Been working on doll clothes, but as mentioned previously, also trying to take it easy on my wrist. Have two outfits finished that I need to iron and send to their new homes (gifts, not purchased).
Still haven't built the frame to hold LED lighting around the light tent, but that's scheduled soonish. Nor have I gotten a chair for the drafting table. I have, however, procured a self-healing cutting mat for it.
I decided that a large mat would be a useful thing for cutting out doll clothing (which I have a couple small mats for already) and paper for bookbinding. I was originally looking at Olfa mats at JoAnn, but fortunately thought to check the Dick Blick website. I got a 36" x 48" non-Olfa but well-rated mat for less than a 24" x 36" Olfa mat from JoAnn (largest size they carry). Came flat, and fits perfectly on the table, given space taken up by the clamps for the drawing arm and the area the arm occupies when parked to one side. It arrived yesterday, and garbage day was today, so the several acres of cardboard packaging went out this morning, thus a win all around.
Sunday I worked on cleaning up the dining room some more, attacking the shelves by the doorway to the kitchen with the help of Robin's muscles and long arms. Several boxes of old paperwork, specialty cookware, and other odds and ends that don't need to be immediately accessible went to storage. Several other items went out to the curb. In the space cleared off we re-arranged a bit, added a bunch of rolls of leather, and most of my bookbinding equipment, plus some doll clothing stuff. The result was both more open floor space and clearing off the drafting table. Which Robin promptly used to put up the light tent to take pictures of some miniatures.

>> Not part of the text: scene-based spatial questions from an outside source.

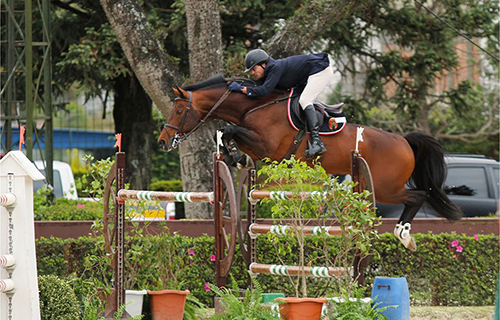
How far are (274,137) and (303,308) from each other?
2696 millimetres

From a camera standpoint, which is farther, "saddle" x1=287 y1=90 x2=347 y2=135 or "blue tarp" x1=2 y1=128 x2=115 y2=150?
"blue tarp" x1=2 y1=128 x2=115 y2=150

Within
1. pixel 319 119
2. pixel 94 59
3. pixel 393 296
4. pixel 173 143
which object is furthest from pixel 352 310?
pixel 94 59

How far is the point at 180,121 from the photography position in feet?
26.4

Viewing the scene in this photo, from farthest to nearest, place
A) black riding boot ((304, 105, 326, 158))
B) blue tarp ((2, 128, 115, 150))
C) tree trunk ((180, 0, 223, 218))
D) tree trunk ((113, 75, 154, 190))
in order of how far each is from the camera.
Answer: blue tarp ((2, 128, 115, 150))
tree trunk ((113, 75, 154, 190))
tree trunk ((180, 0, 223, 218))
black riding boot ((304, 105, 326, 158))

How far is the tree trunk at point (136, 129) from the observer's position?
57.0 feet

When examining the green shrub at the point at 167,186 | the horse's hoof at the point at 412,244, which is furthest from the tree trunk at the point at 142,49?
the green shrub at the point at 167,186

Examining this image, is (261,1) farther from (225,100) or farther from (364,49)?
(225,100)

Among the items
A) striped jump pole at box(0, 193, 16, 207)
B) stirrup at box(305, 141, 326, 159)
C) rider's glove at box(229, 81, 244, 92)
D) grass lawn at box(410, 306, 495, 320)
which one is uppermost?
rider's glove at box(229, 81, 244, 92)

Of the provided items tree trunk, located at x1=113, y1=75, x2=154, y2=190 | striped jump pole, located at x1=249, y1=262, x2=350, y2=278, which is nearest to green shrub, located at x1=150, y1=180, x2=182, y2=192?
tree trunk, located at x1=113, y1=75, x2=154, y2=190

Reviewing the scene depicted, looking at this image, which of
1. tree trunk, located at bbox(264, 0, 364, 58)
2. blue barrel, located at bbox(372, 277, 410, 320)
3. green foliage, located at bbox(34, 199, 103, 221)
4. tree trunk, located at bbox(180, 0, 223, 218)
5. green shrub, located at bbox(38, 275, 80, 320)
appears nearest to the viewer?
green shrub, located at bbox(38, 275, 80, 320)

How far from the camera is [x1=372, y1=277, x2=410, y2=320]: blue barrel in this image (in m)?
6.32

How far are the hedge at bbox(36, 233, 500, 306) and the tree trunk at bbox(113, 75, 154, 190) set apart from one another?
8338mm

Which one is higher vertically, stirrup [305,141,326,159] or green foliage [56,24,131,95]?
green foliage [56,24,131,95]

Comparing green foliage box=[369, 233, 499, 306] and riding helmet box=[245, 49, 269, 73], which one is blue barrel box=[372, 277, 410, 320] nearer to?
green foliage box=[369, 233, 499, 306]
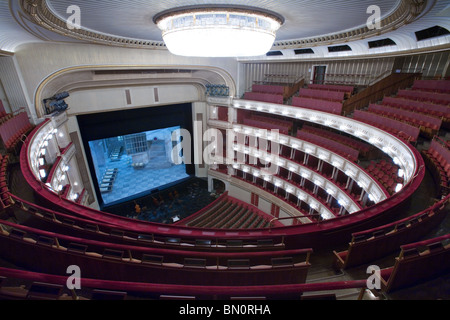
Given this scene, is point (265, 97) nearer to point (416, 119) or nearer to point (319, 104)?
point (319, 104)

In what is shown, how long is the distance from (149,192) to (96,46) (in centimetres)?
1023

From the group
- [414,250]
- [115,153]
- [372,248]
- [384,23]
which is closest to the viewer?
[414,250]

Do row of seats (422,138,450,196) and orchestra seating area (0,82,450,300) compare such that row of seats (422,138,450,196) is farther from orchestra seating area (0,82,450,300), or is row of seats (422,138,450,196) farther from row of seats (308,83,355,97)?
row of seats (308,83,355,97)

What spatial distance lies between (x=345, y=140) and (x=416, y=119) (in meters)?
3.88

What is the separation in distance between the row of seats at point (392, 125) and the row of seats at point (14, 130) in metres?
13.0

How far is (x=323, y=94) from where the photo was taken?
13.5 metres

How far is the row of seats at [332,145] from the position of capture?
11349 mm

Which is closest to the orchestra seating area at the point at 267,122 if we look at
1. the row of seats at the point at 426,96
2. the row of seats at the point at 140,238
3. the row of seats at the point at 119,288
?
the row of seats at the point at 426,96

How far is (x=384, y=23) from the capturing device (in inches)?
275

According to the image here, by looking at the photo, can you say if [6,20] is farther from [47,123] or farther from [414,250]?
[414,250]

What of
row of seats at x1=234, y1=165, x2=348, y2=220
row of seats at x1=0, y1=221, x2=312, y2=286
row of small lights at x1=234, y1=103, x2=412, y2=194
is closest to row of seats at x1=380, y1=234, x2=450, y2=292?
row of seats at x1=0, y1=221, x2=312, y2=286

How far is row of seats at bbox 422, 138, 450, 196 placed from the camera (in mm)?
6086

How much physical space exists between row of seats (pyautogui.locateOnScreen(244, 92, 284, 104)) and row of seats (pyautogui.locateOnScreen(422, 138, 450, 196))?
8608 mm

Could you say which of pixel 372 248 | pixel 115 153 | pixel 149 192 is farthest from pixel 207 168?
pixel 372 248
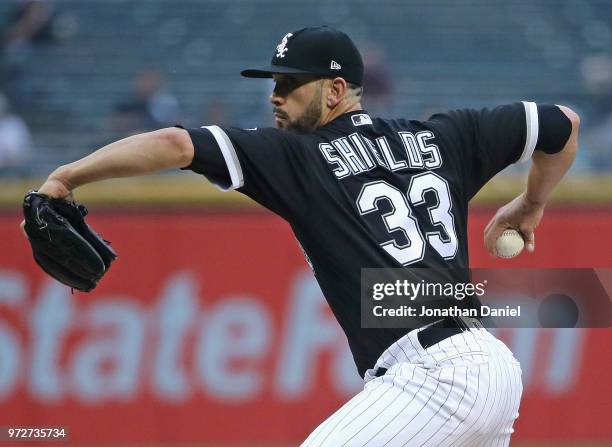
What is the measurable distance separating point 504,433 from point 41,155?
6.08m

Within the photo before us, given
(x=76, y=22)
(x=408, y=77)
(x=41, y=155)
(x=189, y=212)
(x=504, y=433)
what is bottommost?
(x=504, y=433)

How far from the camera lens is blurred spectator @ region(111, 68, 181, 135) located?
8.75 meters

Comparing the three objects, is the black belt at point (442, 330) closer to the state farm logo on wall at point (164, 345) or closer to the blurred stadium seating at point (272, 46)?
the state farm logo on wall at point (164, 345)

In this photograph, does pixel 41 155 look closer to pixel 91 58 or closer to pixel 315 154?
pixel 91 58

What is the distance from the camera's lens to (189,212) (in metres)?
6.67

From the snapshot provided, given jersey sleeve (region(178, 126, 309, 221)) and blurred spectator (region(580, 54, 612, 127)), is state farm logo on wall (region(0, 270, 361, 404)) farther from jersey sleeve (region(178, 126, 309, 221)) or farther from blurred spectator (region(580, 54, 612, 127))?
blurred spectator (region(580, 54, 612, 127))

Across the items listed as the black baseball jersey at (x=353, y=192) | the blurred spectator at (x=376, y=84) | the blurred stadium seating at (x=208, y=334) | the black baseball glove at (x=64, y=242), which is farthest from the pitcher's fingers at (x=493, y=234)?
the blurred spectator at (x=376, y=84)

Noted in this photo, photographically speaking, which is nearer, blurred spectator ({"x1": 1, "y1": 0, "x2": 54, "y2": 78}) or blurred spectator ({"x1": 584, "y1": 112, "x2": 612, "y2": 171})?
blurred spectator ({"x1": 584, "y1": 112, "x2": 612, "y2": 171})

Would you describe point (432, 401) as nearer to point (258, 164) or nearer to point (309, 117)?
point (258, 164)

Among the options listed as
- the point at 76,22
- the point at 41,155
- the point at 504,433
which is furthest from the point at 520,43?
the point at 504,433

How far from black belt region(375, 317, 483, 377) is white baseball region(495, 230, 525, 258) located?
23.8 inches

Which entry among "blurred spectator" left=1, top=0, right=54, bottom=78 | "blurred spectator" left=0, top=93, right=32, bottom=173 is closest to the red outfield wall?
"blurred spectator" left=0, top=93, right=32, bottom=173

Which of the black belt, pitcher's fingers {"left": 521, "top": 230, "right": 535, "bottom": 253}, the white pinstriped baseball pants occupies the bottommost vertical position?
the white pinstriped baseball pants

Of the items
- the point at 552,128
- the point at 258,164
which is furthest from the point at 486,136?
the point at 258,164
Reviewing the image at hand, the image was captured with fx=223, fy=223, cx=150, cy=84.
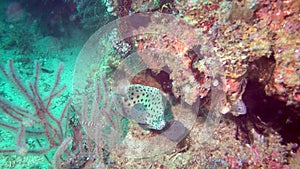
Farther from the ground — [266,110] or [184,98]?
[184,98]

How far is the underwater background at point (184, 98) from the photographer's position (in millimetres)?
1925

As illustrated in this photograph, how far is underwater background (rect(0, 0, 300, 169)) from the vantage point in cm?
192

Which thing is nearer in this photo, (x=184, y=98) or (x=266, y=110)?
(x=266, y=110)

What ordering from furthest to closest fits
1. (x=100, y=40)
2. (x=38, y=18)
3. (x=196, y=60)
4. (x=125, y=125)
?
1. (x=38, y=18)
2. (x=100, y=40)
3. (x=125, y=125)
4. (x=196, y=60)

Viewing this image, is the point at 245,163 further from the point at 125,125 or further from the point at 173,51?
the point at 125,125

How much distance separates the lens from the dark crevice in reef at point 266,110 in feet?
6.74

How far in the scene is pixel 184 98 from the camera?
2.62 m

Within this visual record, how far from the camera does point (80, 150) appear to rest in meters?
2.60

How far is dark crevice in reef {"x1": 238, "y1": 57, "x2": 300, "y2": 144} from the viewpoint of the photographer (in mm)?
2055

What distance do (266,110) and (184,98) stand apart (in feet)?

My hope is to get the two bins of potion bottles and other glassware out to the trailer, but haven't gotten sufficient Round Tuits yet. We'd been keeping them in the house because I prefer they travel not in the trailer for fragility reasons, but there's no reason they can't sit in the trailer while parked.
Have a convention program book I need to start work on, for the annual floodplain manager's convention in March. Last year the old iFruit desktop conked out (well, no longer had the intestinal fortitude to run current Adobe software) and I had to finish the book on a laptop, with the new desktop machine arriving a day or two after the book went to the printer. Headdesk, headdesk.